Conestoga Small Cap (CCASX)
This relatively tiny fund, with just about $250 million in assets, has weathered recent market volatility better than many of its peers, in large part because of its emphasis on stable, high-quality companies. Managers Bill Martindale and Bob Mitchell have run the fund since its 2002 inception and adhere to strict quality measures, resulting in a portfolio of firms that tend to have low debt levels. The result is a fund that often outperforms on the downside but underperforms when markets are raging. Its five-year annualized return of 5.1% beats its small-growth peers by 2.8 points. The portfolio holds about 50 companies, with an overweighting (40%) in technology. Fees of 1.1% are below-average for its category.

Stratton Small-Cap Value (STSCX)

INFORMATION GIVEN =>
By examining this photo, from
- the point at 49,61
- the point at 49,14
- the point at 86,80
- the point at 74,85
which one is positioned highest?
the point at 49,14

PROBLEMS =>
1 - Reproduce the passage of the mutual fund write-up that begins with the words containing "This relatively tiny" and ends with "Small-Cap Value (STSCX)".
2 - Extend the small-cap fund profiles by writing on from the final line shown.

RESULTS OF THE EXERCISE =>
1 -
This relatively tiny fund, with just about $250 million in assets, has weathered recent market volatility better than many of its peers, in large part because of its emphasis on stable, high-quality companies. Managers Bill Martindale and Bob Mitchell have run the fund since its 2002 inception and adhere to strict quality measures, resulting in a portfolio of firms that tend to have low debt levels. The result is a fund that often outperforms on the downside but underperforms when markets are raging. Its five-year annualized return of 5.1% beats its small-growth peers by 2.8 points. The portfolio holds about 50 companies, with an overweighting (40%) in technology. Fees of 1.1% are below-average for its category.

Stratton Small-Cap Value (STSCX)

2 -
A lackluster recent showing (80th percentile in the small-blend category during the past year) belies this fund's strong long-term performance. Its 10% annualized return during the trailing 10-year period places it in the top 15th percentile versus its peer group. Manager Gerald Van Horn, who has been at the helm since 2000, uses the fund's longtime cash-flow-based quantitative model and prefers companies in rising industries or that are undergoing restructuring. The fund has a low 16% turnover rate and holds about 60 stocks, with an average market cap of about $2 billion. Holdings are spread evenly within the portfolio, with none making up more than 2.4%. The fund's 1.2% expense ratio is average for a small-cap no-load fund.

Performance data as of Aug. 20.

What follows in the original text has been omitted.